ROMA
Berlusconi cerca in tutti modi di esorcizzare l’immagine di un’Italia in declino e impoverita. Smentisce che il macigno sulla strada della ripresa sia lui e il suo governo. Semmai c’è la «moda passeggera di assaltare i titoli di Stato italiani». Del resto una vera crisi non c’è e comunque gli italiani «non la sentono in modo spasmodico come nelle rappresentazioni dei giornali». La verità del premier, dunque, è diversa anche da come viene descritta da imprenditori, commercianti, associazioni dei consumatori e famiglie (innanzitutto quelle monoreddito con figli e anziani a carico). Ma alla fine del G20 il presidente del Consiglio ha voluto ripetere un copione che finora gli ha portato bene.
============================================================
→ Compiti da svolgere:
A. Secondo il testo di studio, a che cosa Berlusconi attribuisce l'ostacolo alla ripresa, anziché a sé stesso e al suo governo?
B. Riassuma il testo di studio in due frasi.
============================================================
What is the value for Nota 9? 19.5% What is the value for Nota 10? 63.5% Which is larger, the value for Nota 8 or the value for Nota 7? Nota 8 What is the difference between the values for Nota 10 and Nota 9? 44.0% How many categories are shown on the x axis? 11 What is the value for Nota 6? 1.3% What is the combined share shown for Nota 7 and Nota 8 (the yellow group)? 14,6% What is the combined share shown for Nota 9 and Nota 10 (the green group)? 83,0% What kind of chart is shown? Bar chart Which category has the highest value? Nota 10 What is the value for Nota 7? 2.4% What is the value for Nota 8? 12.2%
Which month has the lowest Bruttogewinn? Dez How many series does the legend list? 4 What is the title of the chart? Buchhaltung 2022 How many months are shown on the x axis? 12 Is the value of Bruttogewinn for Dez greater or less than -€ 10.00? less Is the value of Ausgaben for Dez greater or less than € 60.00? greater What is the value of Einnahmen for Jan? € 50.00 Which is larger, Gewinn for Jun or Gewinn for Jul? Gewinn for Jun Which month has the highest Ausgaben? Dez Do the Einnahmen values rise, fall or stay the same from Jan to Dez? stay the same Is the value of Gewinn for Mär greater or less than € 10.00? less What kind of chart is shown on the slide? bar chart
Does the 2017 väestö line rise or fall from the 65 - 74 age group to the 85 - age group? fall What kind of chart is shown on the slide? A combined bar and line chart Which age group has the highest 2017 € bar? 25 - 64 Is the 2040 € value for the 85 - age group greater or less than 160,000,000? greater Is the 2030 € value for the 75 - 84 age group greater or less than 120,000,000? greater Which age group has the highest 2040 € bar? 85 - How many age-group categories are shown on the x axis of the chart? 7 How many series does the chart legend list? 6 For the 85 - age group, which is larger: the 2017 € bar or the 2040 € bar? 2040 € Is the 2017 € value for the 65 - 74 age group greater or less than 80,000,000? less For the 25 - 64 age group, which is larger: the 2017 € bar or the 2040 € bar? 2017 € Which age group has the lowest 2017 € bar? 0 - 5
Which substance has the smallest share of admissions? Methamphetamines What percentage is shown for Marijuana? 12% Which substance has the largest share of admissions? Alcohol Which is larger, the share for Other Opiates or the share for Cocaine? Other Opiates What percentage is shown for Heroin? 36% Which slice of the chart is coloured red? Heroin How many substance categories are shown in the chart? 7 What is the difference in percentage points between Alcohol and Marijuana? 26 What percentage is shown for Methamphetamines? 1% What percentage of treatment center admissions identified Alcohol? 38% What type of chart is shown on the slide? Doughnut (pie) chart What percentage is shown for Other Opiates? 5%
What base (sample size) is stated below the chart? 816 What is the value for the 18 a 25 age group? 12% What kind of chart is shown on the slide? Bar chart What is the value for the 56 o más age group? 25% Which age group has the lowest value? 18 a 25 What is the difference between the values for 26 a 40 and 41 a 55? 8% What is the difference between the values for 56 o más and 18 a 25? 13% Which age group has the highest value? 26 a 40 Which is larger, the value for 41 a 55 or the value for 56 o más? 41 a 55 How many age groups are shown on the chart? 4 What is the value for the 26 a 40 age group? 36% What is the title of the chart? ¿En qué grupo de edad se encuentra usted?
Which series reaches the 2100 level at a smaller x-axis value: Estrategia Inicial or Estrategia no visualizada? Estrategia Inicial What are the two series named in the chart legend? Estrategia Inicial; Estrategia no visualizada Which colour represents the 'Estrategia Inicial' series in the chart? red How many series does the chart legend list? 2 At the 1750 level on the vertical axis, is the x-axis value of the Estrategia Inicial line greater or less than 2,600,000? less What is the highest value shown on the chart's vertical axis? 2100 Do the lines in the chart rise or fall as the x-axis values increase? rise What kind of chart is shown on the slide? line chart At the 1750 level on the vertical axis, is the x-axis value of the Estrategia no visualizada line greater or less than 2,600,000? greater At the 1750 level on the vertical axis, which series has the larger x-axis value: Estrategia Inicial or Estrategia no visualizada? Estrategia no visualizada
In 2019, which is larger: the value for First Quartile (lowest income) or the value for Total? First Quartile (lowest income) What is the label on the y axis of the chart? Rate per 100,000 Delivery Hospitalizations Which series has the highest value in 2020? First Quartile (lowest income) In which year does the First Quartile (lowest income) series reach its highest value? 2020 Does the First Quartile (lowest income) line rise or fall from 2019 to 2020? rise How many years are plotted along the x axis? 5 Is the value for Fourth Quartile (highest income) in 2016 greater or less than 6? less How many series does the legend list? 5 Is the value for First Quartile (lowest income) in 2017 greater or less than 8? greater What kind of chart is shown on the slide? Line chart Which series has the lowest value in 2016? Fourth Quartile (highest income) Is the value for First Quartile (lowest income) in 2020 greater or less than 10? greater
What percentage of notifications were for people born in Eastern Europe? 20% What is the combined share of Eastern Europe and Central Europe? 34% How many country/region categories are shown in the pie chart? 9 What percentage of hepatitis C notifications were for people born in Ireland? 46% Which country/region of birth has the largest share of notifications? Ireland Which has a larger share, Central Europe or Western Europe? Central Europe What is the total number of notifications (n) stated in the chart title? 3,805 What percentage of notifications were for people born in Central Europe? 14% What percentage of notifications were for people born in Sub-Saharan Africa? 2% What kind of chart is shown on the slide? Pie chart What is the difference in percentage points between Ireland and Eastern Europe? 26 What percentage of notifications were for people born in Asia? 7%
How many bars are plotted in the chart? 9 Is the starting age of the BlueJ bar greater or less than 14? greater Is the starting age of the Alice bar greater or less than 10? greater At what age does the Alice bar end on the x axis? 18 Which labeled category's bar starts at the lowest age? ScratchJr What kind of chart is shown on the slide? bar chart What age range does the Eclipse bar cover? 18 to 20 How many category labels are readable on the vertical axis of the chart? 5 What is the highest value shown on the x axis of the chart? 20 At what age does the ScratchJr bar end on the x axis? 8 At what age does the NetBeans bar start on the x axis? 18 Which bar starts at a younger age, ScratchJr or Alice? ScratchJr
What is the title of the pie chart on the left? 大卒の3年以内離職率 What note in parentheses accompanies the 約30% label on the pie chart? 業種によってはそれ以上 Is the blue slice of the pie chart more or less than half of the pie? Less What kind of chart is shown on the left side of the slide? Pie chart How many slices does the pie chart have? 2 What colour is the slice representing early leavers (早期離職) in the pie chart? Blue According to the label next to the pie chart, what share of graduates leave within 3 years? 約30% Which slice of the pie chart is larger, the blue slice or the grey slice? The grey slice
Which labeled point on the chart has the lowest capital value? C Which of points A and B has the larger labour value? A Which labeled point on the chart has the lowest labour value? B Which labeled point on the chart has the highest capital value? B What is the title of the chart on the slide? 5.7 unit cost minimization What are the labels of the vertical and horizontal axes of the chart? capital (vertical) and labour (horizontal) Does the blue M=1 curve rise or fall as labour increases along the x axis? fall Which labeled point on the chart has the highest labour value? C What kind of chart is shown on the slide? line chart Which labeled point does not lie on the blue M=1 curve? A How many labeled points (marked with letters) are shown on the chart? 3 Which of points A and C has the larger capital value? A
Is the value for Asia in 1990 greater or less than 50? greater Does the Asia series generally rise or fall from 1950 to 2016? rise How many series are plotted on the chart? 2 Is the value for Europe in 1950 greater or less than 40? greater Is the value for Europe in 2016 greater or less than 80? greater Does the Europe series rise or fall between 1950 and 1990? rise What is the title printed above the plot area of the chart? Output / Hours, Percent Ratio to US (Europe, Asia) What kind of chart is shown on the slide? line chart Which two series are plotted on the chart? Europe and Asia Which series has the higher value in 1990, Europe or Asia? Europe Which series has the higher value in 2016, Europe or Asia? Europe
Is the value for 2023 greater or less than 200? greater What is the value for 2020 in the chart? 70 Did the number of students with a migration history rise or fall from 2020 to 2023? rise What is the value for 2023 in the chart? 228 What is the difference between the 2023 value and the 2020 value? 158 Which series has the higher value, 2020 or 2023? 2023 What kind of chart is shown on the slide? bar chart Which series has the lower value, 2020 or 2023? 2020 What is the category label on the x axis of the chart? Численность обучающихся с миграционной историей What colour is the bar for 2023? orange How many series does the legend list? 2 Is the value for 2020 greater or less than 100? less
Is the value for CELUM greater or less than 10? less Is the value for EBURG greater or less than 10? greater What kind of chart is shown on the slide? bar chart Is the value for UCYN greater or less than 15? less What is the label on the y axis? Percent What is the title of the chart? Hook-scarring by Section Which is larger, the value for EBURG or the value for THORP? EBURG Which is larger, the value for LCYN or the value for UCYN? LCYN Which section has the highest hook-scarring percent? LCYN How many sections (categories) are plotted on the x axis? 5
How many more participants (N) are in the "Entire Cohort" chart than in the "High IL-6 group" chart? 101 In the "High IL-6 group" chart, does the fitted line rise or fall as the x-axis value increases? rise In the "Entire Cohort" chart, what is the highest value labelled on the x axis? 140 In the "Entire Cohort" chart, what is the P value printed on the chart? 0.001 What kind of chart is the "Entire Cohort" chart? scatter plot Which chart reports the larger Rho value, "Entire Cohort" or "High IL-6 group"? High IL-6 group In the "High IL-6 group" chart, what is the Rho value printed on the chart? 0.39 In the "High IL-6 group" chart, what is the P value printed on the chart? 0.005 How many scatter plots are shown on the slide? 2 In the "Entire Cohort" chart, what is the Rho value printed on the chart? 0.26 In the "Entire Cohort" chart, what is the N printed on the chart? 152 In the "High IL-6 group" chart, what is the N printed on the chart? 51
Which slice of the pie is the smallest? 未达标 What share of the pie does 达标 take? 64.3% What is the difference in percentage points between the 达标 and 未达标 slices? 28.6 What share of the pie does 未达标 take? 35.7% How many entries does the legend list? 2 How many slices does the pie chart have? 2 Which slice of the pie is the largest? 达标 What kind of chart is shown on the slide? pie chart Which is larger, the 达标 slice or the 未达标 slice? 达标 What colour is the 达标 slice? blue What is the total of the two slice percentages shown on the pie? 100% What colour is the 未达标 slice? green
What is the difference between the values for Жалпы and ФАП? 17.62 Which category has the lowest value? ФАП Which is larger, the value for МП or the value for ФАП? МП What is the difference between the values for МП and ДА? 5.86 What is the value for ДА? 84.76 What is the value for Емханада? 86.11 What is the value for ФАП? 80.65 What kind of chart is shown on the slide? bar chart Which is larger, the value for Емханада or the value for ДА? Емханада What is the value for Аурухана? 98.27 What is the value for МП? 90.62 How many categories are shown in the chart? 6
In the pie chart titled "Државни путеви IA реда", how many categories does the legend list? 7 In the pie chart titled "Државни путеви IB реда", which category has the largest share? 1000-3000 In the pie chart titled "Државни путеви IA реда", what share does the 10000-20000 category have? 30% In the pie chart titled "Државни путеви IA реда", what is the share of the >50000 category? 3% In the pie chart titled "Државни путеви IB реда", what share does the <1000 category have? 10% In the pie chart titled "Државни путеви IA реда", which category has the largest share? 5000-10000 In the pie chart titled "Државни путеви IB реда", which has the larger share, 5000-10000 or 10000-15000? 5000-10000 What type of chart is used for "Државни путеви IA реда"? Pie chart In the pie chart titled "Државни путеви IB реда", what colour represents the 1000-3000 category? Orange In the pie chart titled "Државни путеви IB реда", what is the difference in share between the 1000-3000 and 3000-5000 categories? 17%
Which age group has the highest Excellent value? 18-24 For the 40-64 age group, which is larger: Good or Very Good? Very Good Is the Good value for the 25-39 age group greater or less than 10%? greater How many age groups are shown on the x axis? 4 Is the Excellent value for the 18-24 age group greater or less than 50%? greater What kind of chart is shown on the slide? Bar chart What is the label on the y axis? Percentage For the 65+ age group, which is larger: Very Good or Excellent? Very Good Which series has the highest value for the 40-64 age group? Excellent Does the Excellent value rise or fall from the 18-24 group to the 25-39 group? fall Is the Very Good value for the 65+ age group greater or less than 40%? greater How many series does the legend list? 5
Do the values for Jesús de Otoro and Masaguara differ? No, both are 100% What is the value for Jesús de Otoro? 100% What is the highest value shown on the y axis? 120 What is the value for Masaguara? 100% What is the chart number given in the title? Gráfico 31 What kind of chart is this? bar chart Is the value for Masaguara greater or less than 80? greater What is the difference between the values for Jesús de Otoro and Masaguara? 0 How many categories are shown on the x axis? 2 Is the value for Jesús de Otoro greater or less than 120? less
============================================================
→ Risposte ai compiti:
A. Alla «moda passeggera di assaltare i titoli di Stato italiani».

B. Berlusconi cerca di esorcizzare l'immagine di un'Italia in declino e impoverita, negando che l'ostacolo alla ripresa sia lui con il suo governo e indicando piuttosto la moda passeggera di assaltare i titoli di Stato italiani. Egli sostiene che una vera crisi non vi sia e che gli italiani non la avvertano come la rappresentano i giornali, offrendo una versione diversa da quella di imprenditori, commercianti, associazioni dei consumatori e famiglie, e alla fine del G20 ha ripetuto un copione che finora gli ha portato bene.